問題 1>
次の(a)〜(c)は原文の内容と合っているか。それぞれ「はい」か「いいえ」で答え、判断の決め手となる原文の語句をそのまま引用せよ。
(a) 2017年の協会立ち上げのあと、会社の広報担当として自ら実働する働き方はすべてやめた。
(b) 現在の仕事のおよそ半分がフリーランス協会の仕事である。
(c) フリーランス協会の仕事は報酬を受け取る仕事である。
問題 2> 原文のうち、「2017年の協会立ち上げのあ」を含む語句で始まり「ることを幸せに感じています。」で終わる部分を、「人生」を「生涯」に変えて書き直せ。
------ 原文 ------
2017年の協会立ち上げのあとは思いのほか忙しくなり、会社の広報担当として自身が実働する働き方は全部店じまいをしました。今は8割以上がフリーランス協会の仕事。それから、伝説の家政婦・志麻さんという方がいて、我が家の胃袋を支えてくれているのですが、彼女がいないと私のキャリアは成り立たないので恩返しをしたい思いもあり、彼女のマネージャーを、家族を支える感覚で務めています。あとは、ケースライターの仕事や、月1回ミーティング参加するPRアドバイザーの形でのお手伝いをごく一部で担っています。

4.なぜフリーランスなのか、5つの理由(平田の場合)

・Free Soul(与えられた人生、時間を無駄にしたくない)
・ホームがいっぱい
・マネジメント…
・就業時間…
・会社の看板ではなく、自分の名前で生きていきたい

 

フリーランス協会はプロボノですので、ちゃんと報酬をいただくフリーランスとしての仕事と言えるのは3つかもしれないですが、なぜフリーランスなのか?の理由を5つあげてみました。
まずは、「魂が自由」ということ。私は与えられた人生、時間を納得いく使い方をしたい思いがとても強く、誰とどこで何をするかを全部自分で決められることを幸せに感じています。
------ データ抜粋 ------
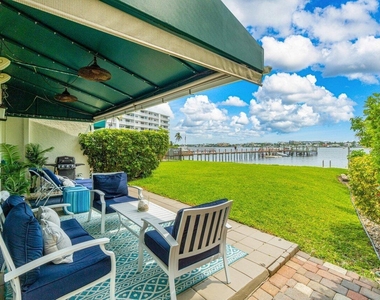 324 N Lake Drive - Photo Thumbnail 34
------
解答例 1>
(a) はい。「会社の広報担当として自身が実働する働き方は全部店じまいをしました」
(b) いいえ。「今は8割以上がフリーランス協会の仕事。」
(c) いいえ。「フリーランス協会はプロボノですので」

解答例 2>
2017年の協会立ち上げのあとは思いのほか忙しくなり、会社の広報担当として自身が実働する働き方は全部店じまいをしました。今は8割以上がフリーランス協会の仕事。それから、伝説の家政婦・志麻さんという方がいて、我が家の胃袋を支えてくれているのですが、彼女がいないと私のキャリアは成り立たないので恩返しをしたい思いもあり、彼女のマネージャーを、家族を支える感覚で務めています。あとは、ケースライターの仕事や、月1回ミーティング参加するPRアドバイザーの形でのお手伝いをごく一部で担っています。

4.なぜフリーランスなのか、5つの理由(平田の場合)

・Free Soul(与えられた生涯、時間を無駄にしたくない)
・ホームがいっぱい
・マネジメント…
・就業時間…
・会社の看板ではなく、自分の名前で生きていきたい

 

フリーランス協会はプロボノですので、ちゃんと報酬をいただくフリーランスとしての仕事と言えるのは3つかもしれないですが、なぜフリーランスなのか?の理由を5つあげてみました。
まずは、「魂が自由」ということ。私は与えられた生涯、時間を納得いく使い方をしたい思いがとても強く、誰とどこで何をするかを全部自分で決められることを幸せに感じています。